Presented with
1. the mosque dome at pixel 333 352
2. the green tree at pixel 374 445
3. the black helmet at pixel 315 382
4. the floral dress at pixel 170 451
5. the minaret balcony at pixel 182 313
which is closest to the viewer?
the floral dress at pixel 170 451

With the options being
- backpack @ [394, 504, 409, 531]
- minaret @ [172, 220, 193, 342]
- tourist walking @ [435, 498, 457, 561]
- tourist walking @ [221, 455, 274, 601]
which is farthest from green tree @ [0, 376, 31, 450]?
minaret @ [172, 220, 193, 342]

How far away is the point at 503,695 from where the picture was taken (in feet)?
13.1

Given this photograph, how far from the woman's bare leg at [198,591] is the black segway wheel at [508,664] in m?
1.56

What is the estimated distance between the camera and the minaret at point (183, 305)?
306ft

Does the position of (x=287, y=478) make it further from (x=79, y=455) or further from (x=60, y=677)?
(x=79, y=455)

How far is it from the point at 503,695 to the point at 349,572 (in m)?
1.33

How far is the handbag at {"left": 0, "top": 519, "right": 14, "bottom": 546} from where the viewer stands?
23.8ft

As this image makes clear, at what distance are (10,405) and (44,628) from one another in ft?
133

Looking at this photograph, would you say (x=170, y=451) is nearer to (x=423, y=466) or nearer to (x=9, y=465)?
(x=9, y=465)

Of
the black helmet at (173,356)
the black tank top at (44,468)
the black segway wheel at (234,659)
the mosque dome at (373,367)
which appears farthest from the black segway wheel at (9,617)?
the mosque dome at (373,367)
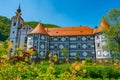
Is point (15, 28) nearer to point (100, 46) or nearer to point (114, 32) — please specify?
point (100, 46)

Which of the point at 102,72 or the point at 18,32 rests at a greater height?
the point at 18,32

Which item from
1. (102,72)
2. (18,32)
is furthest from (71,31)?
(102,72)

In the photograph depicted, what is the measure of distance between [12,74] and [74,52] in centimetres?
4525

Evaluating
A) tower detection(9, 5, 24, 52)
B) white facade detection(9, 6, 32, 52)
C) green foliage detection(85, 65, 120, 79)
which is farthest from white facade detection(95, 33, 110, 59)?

========

> The request: Take the data above and repeat it exactly, leaving each picture out.

> Result of the task:
Presented with
1. the mosque dome at pixel 333 352
2. the green tree at pixel 374 445
3. the black helmet at pixel 315 382
4. the floral dress at pixel 170 451
5. the minaret balcony at pixel 182 313
which is closest to the viewer?
the floral dress at pixel 170 451

With the options being
- backpack @ [394, 504, 409, 531]
- minaret @ [172, 220, 193, 342]
- tourist walking @ [435, 498, 457, 561]
- tourist walking @ [221, 455, 274, 601]
which is farthest from green tree @ [0, 376, 31, 450]?
minaret @ [172, 220, 193, 342]

How far away is the point at 503,695 from where the picture was taken (in feet)?
13.1

Given this photograph, how far from the woman's bare leg at [198,591] is the black segway wheel at [508,664] in m?
1.56

What is the estimated distance between the camera and the minaret at point (183, 305)?
306ft

Does the position of (x=287, y=478) make it further from (x=79, y=455) or further from (x=60, y=677)?
(x=79, y=455)

How far is it from the point at 503,695 to the point at 349,572 (in m)?
1.33

How far is the handbag at {"left": 0, "top": 519, "right": 14, "bottom": 546} from where the viewer stands?
23.8ft

As this image makes clear, at what distance are (10,405) and (44,628) from one another in ft?
133

Looking at this photograph, would you say (x=170, y=451) is nearer to (x=423, y=466) or nearer to (x=9, y=465)?
(x=9, y=465)

Of
the black helmet at (173,356)
the black tank top at (44,468)
the black segway wheel at (234,659)
the mosque dome at (373,367)
which appears farthest from the black segway wheel at (9,617)?
the mosque dome at (373,367)
Is point (15, 28) nearer to point (100, 46) or nearer to point (114, 32) — please specify?
point (100, 46)

Which of the point at 102,72 or the point at 18,32 rests at a greater height?
the point at 18,32

Which item from
1. (102,72)
2. (18,32)
is furthest from (71,31)?
(102,72)

In the photograph depicted, what is the measure of distance between [12,74] and [74,52] in centimetres?
4525

Evaluating
A) tower detection(9, 5, 24, 52)
B) white facade detection(9, 6, 32, 52)
C) green foliage detection(85, 65, 120, 79)
which is farthest from white facade detection(95, 33, 110, 59)?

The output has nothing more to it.